As a white, it makes me somewhat sick to my stomach to think that I might have benefited from affirmative action. If Asians are better than me, score better than me, I shouldn't displace any of them in the university.

I think this issue of fairness is a distraction. Focus on changing the world instead.

what is one to think when affirmative action programs are in place?

I wish I could be 100 percent sure that today's affirmative action programs operate like the first one I heard of (in 1968), when the idea of the program is that it connected students who didn't have college-educated parents to colleges that easily gained applications from children of alumni, but didn't get many applications from first-generation college students. Then what I would think of anyone admitted under an affirmative action program is, "It's only fair that he is here too, even though he didn't have the advantage I had of being a third-generation college student." But it's not clear now, college-by-college, just what happens in detail when the admission committee meets to decide whom to admit.

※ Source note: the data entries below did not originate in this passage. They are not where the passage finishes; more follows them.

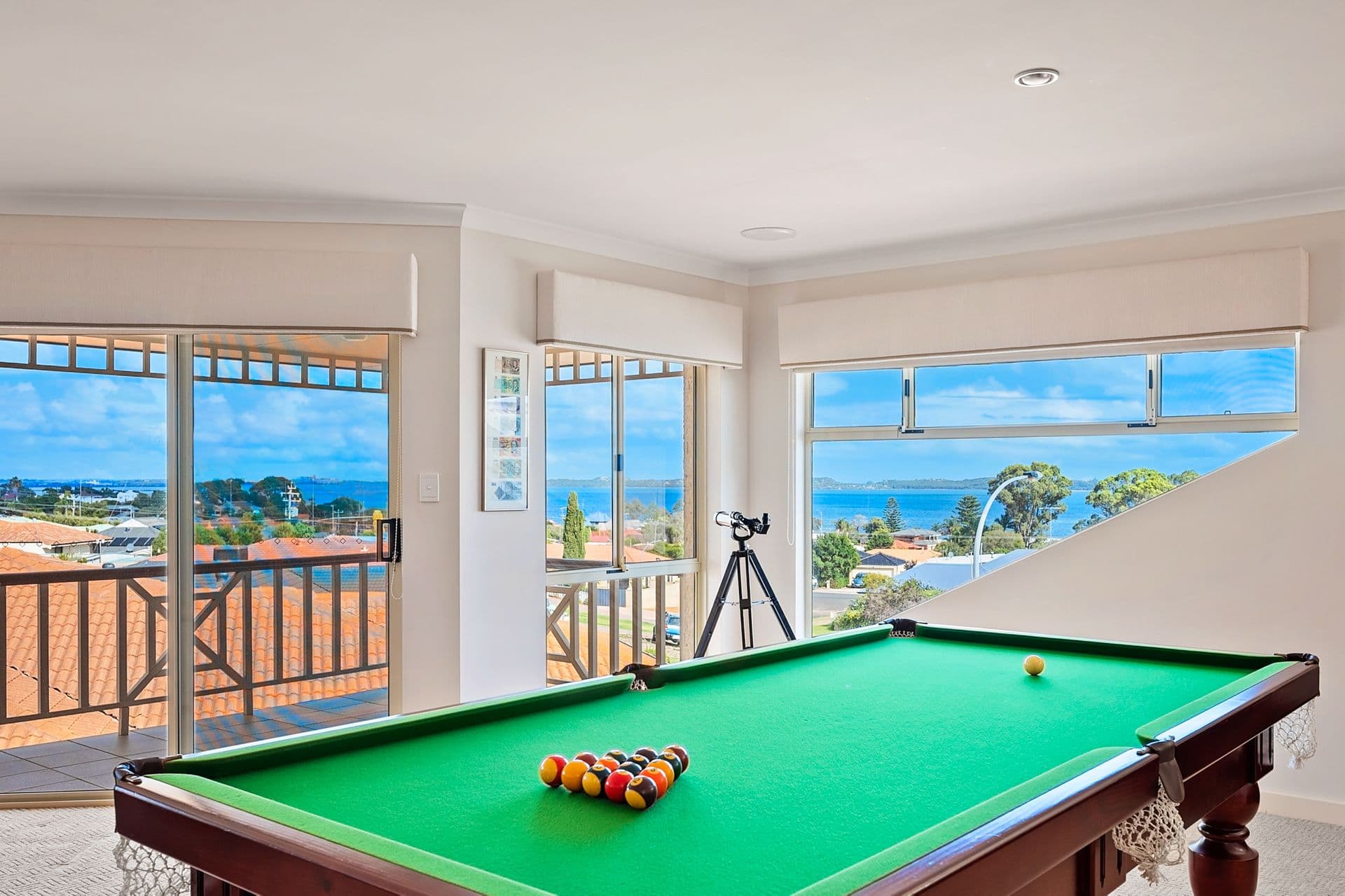 37/23 Casuarina Drive, Bunbury, WA, 6230, Australind - Thumbnail 7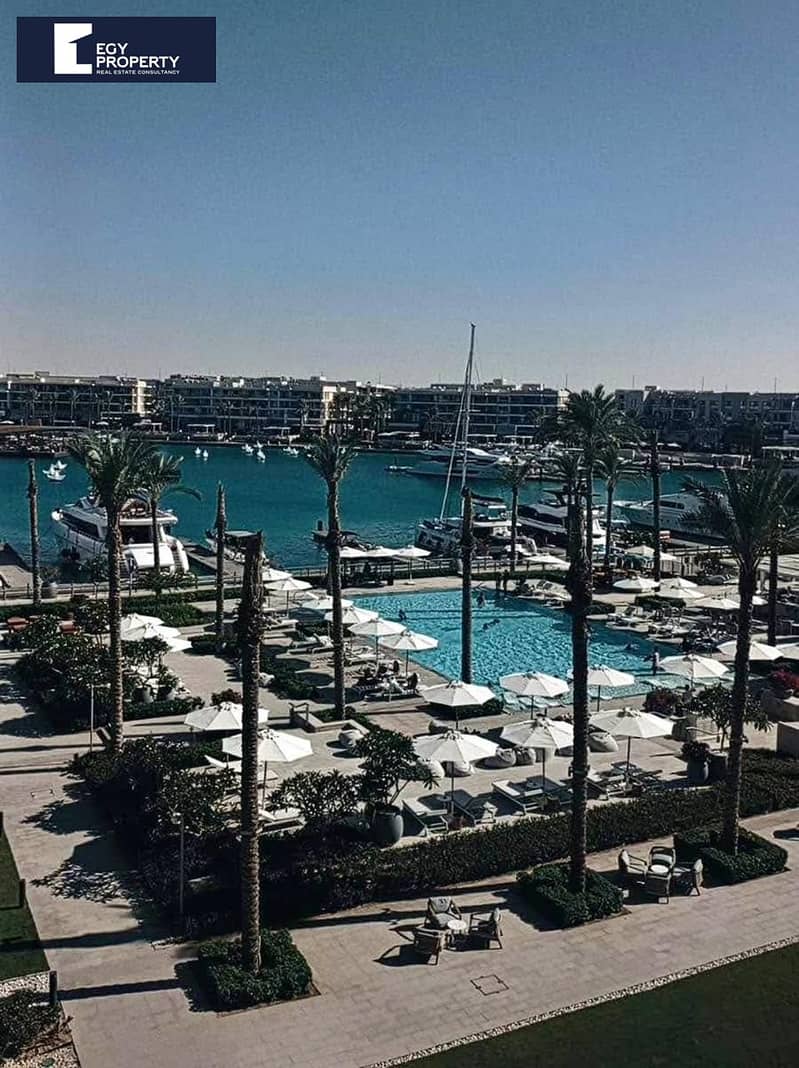 9 WhatsApp Image 2026-01-06 at 12.22. 42 PM. jpeg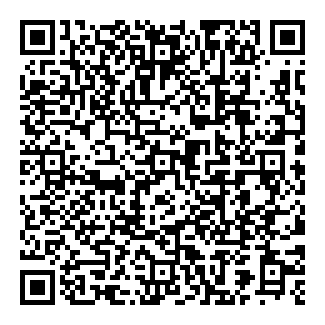 このページをスマホで見る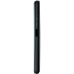 Чохол-книжка BeCover Exclusive New Style для ZTE Nubia Music Dark Green (712616)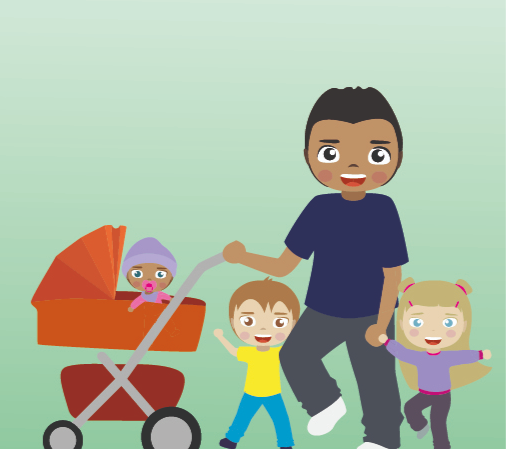 Autorenbild: Tagesheim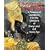 MANY THOUGHTS OF MANY MINDS - A Treasury of Quotations from the Literature of Every Land and Every Age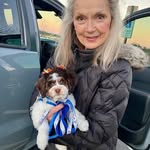 Diane Chick - @dianemchick - Instagram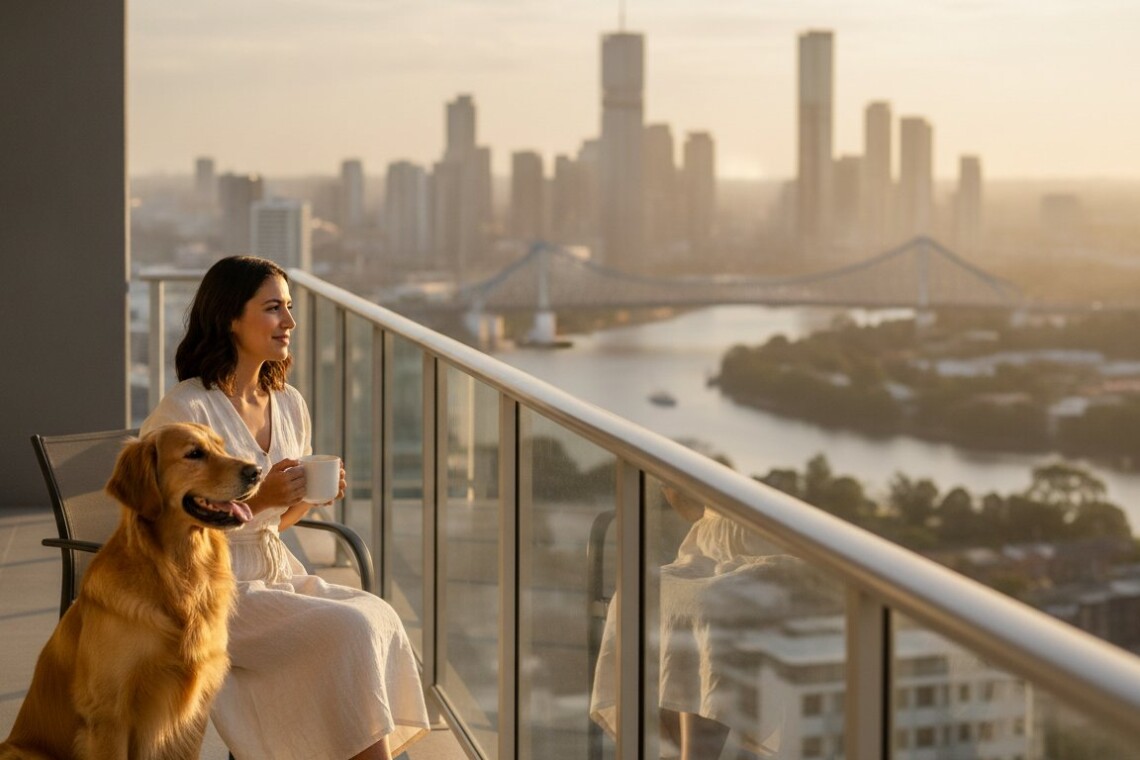 Professional Pet Friendly Airbnb Management Brisbane: Maximise Your Yield in 2026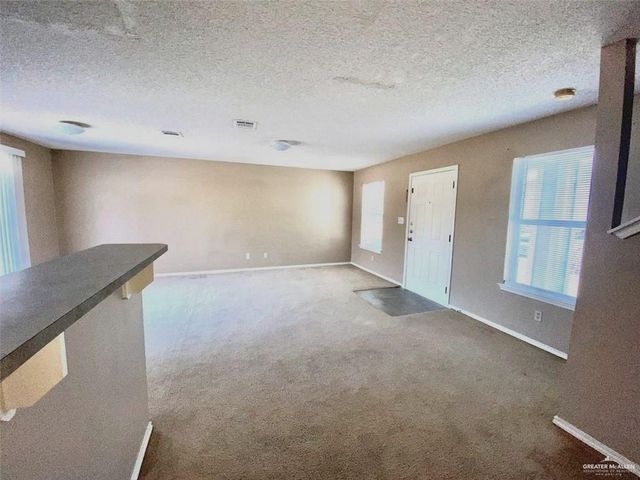 2104 Magnolia Street, Mission, TX 78573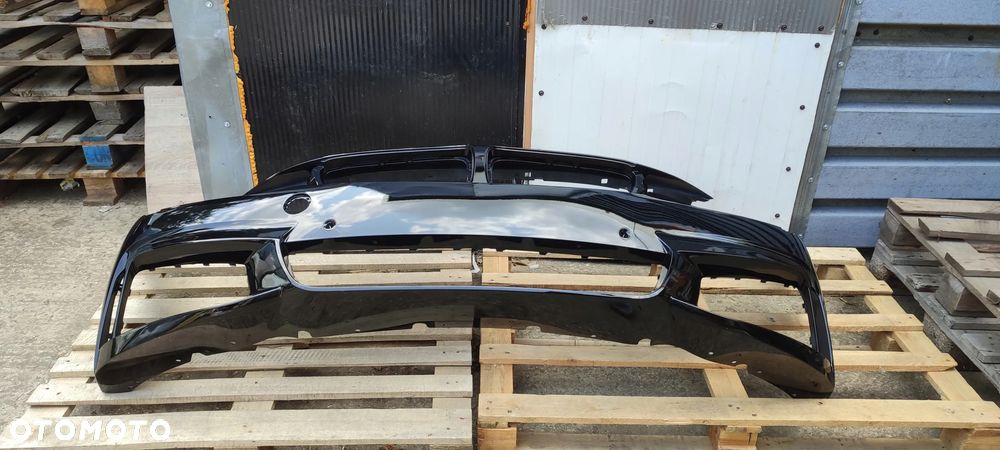 zderzak przód bmw f32 m-sport xenon 12.13-09.20r x4 pdc 475 A83 A300 A96 X10 B45 A89 668 416 B39 A96 416 X02 A75 A92 C10 C08 A76 B39 B40 A52 B53 B06 C1X B65 A17 475 B39 C4F A96 X10 A75 A83 A92 A89 C1G F04 B45 B38 C31 X08 C36 300 B53 C4E C4P C57 C68 X02 668 F01 F25 F40 X1E F44 B40 C10 C3Z F05 F19 P8T F35 X13 X12 C5Y P9G F20 C2Y B55 P7X F24 B35 F39 C08 C4W C1F F36 P9F F02 C1X X04 F03 751 U21 A300 a17 C1H 317 372 399 M27 N44 A94 C4G C4H C4L C5A C6R P28 W07 ZSR C47 - 5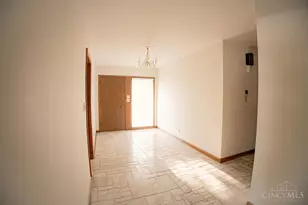 1600 N Breiel Blvd, Middletown, OH 45042 - Photo 3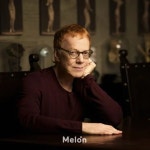 DJ플레이리스트 정보>멜론 작곡가 대니 엘프만표 스코어 작품들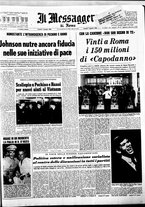 giornale/TO00188799/1966/n.006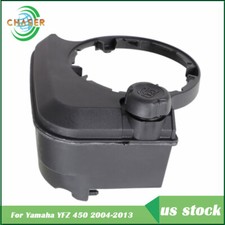 Per Briggs & Stratton 699374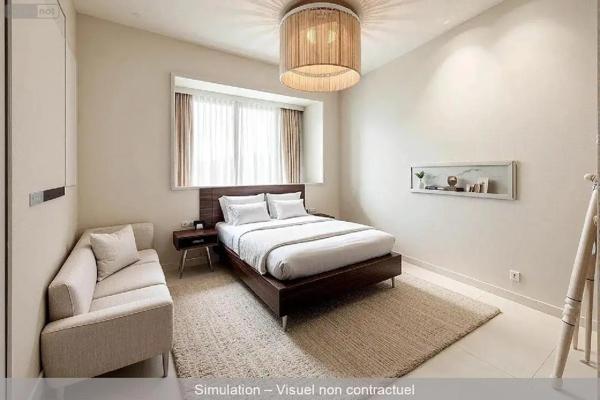 Achat - Maison | Echoppe Cenon 33150 5 pièces 85 m 2 85 m 2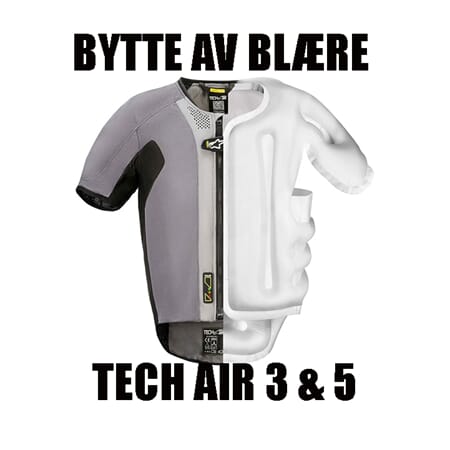 BLÆREBYTTE TECH AIR 3 og 5.jpg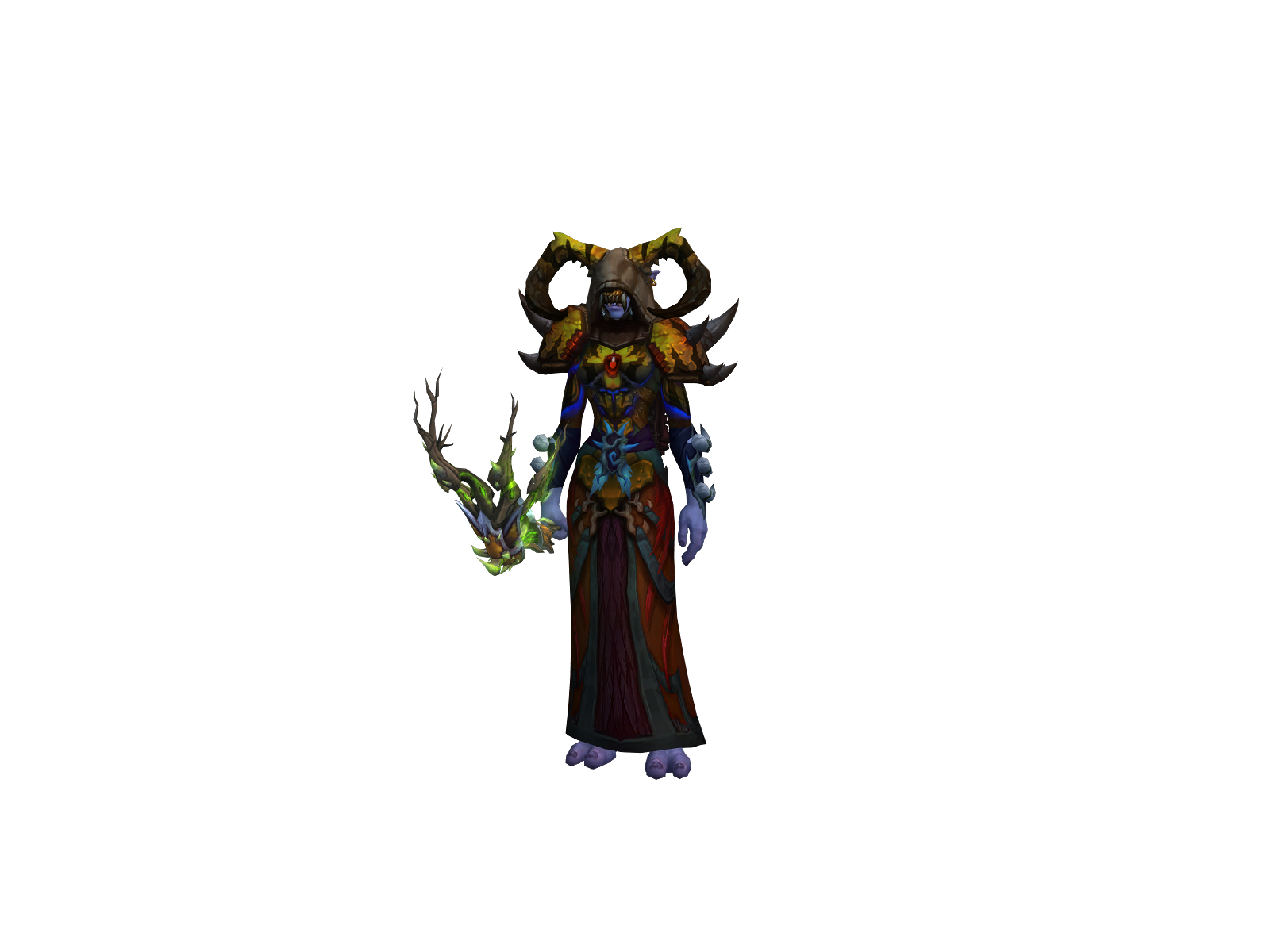 Drëamweaver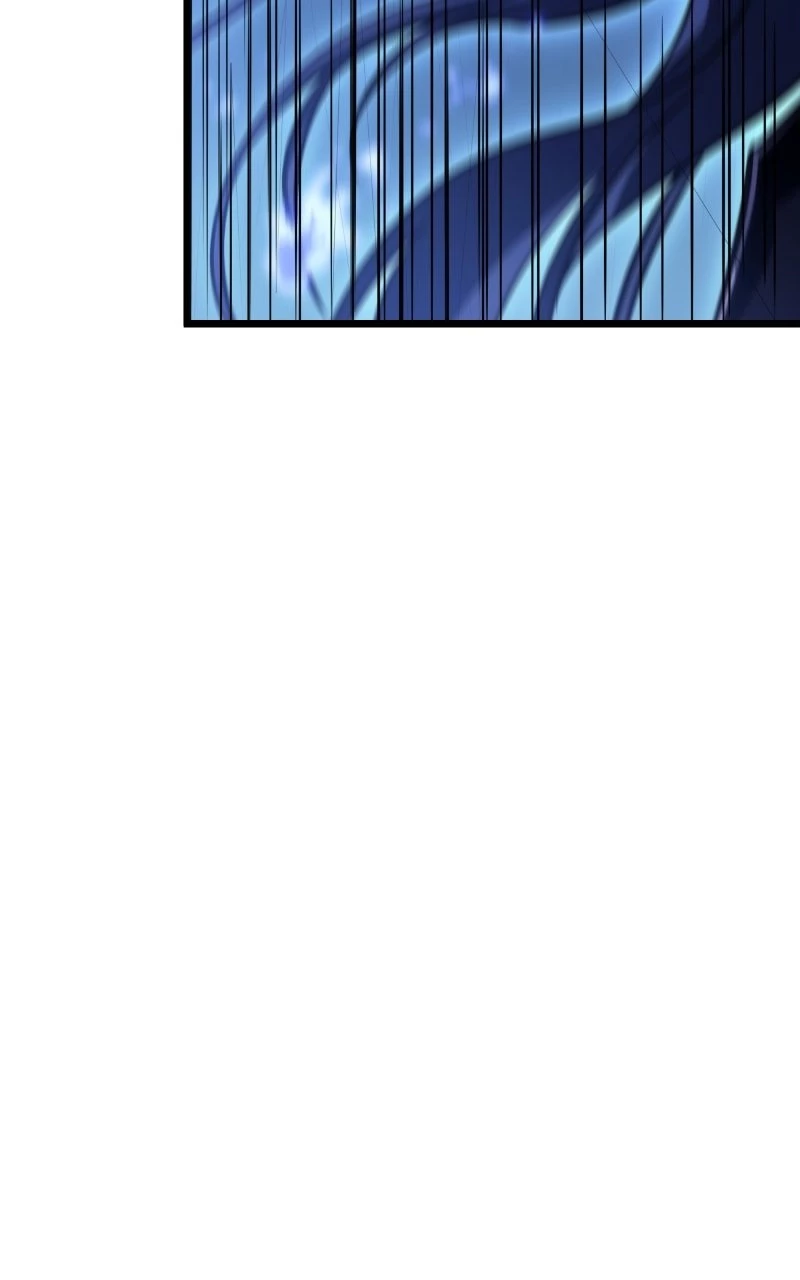 The World After the Fall Chapter 83 - 6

The great majority of United States colleges admit nearly all of their applicants. Hundreds of colleges have explicit open-enrollment policies. So this whole issue only pertains to a small subset of the most desired colleges, colleges that reject the majority of their applicants.

FYI, the whole idea of affirmative action used to bother me enormously.

But not so much now that I realize that working for others is not a desirable goal.

"As a white, it makes me somewhat sick to my stomach to think that I might have benefited from affirmative action. If Asians are better than me, score better than me, I shouldn't displace any of them in the university."

I didn't know this when I first heard of affirmative actions (moved to the US in junior year) but predominantly Black Colleges have to adhere to quotas too but have a hard time doing so. Many of those colleges simply do not get enough white or other ethnicity applicants. In fact, some give full scholarships to white students to try to attract them.

So a measure that is supposed to help bring more minorities to college actually causes them to loose places they previously had.

Frankly, having grown up in Canada, I had never really thought of the question until I moved to the US. I guess we sorta have a blind eye to those issues up here. Dunno if that's good or bad.

predominantly Black Colleges have to adhere to quotas too

Actually, quotas are strictly against the law under the Bakke decision

http://www.oyez.org/cases/1970-1979/1977/1977_76_811/

for all state universities, and I have every reason to expect that an explicit quota would be found illegal for a private university under the general federal civil rights statute enforced by the Department of Education. But colleges appear to have suspiciously consistent numbers from year to year without admitting to having quotas.

See

http://talk.collegeconfidential.com/1063172559-post8.html

for examples of colleges with large numbers of students officially reported to the federal government as "race unknown."

Hey, I got into Princeton because they hadn't admitted anyone, much less a white middle class male, from Western Michigan in a few years.

Everyone catches a break. No use crying over it. Exploit it.